Page-level text extractions:
__________

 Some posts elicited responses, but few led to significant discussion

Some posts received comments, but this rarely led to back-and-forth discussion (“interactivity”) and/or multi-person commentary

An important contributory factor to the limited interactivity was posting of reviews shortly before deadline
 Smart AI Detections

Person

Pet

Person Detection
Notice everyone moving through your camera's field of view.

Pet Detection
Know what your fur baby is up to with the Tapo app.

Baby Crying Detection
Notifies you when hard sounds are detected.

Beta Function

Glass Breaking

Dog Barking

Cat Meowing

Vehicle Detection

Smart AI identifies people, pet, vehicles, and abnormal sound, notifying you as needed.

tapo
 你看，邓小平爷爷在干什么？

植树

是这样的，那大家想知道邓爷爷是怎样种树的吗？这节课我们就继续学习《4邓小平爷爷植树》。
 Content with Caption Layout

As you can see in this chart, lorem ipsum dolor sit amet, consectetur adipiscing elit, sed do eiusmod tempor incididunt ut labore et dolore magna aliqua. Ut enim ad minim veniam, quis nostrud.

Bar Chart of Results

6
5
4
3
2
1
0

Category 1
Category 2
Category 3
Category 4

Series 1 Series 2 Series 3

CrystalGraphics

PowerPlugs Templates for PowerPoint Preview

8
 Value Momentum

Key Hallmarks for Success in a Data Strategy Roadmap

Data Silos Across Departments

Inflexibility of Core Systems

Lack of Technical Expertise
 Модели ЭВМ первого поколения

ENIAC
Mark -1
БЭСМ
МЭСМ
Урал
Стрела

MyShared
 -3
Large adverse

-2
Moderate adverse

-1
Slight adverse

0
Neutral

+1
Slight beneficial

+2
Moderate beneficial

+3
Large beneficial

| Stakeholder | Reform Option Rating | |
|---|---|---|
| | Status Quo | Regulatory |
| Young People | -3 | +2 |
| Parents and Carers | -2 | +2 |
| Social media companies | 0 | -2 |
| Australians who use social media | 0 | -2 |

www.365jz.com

__________

_Problem requirements_
Repeat the data in full. Nothing may be dropped or altered.

_Completed exercise_
 Some posts elicited responses, but few led to significant discussion

Some posts received comments, but this rarely led to back-and-forth discussion (“interactivity”) and/or multi-person commentary

An important contributory factor to the limited interactivity was posting of reviews shortly before deadline
 Smart AI Detections

Person

Pet

Person Detection
Notice everyone moving through your camera's field of view.

Pet Detection
Know what your fur baby is up to with the Tapo app.

Baby Crying Detection
Notifies you when hard sounds are detected.

Beta Function

Glass Breaking

Dog Barking

Cat Meowing

Vehicle Detection

Smart AI identifies people, pet, vehicles, and abnormal sound, notifying you as needed.

tapo
 你看，邓小平爷爷在干什么？

植树

是这样的，那大家想知道邓爷爷是怎样种树的吗？这节课我们就继续学习《4邓小平爷爷植树》。
 Content with Caption Layout

As you can see in this chart, lorem ipsum dolor sit amet, consectetur adipiscing elit, sed do eiusmod tempor incididunt ut labore et dolore magna aliqua. Ut enim ad minim veniam, quis nostrud.

Bar Chart of Results

6
5
4
3
2
1
0

Category 1
Category 2
Category 3
Category 4

Series 1 Series 2 Series 3

CrystalGraphics

PowerPlugs Templates for PowerPoint Preview

8
 Value Momentum

Key Hallmarks for Success in a Data Strategy Roadmap

Data Silos Across Departments

Inflexibility of Core Systems

Lack of Technical Expertise
 Модели ЭВМ первого поколения

ENIAC
Mark -1
БЭСМ
МЭСМ
Урал
Стрела

MyShared
 -3
Large adverse

-2
Moderate adverse

-1
Slight adverse

0
Neutral

+1
Slight beneficial

+2
Moderate beneficial

+3
Large beneficial

| Stakeholder | Reform Option Rating | |
|---|---|---|
| | Status Quo | Regulatory |
| Young People | -3 | +2 |
| Parents and Carers | -2 | +2 |
| Social media companies | 0 | -2 |
| Australians who use social media | 0 | -2 |

www.365jz.com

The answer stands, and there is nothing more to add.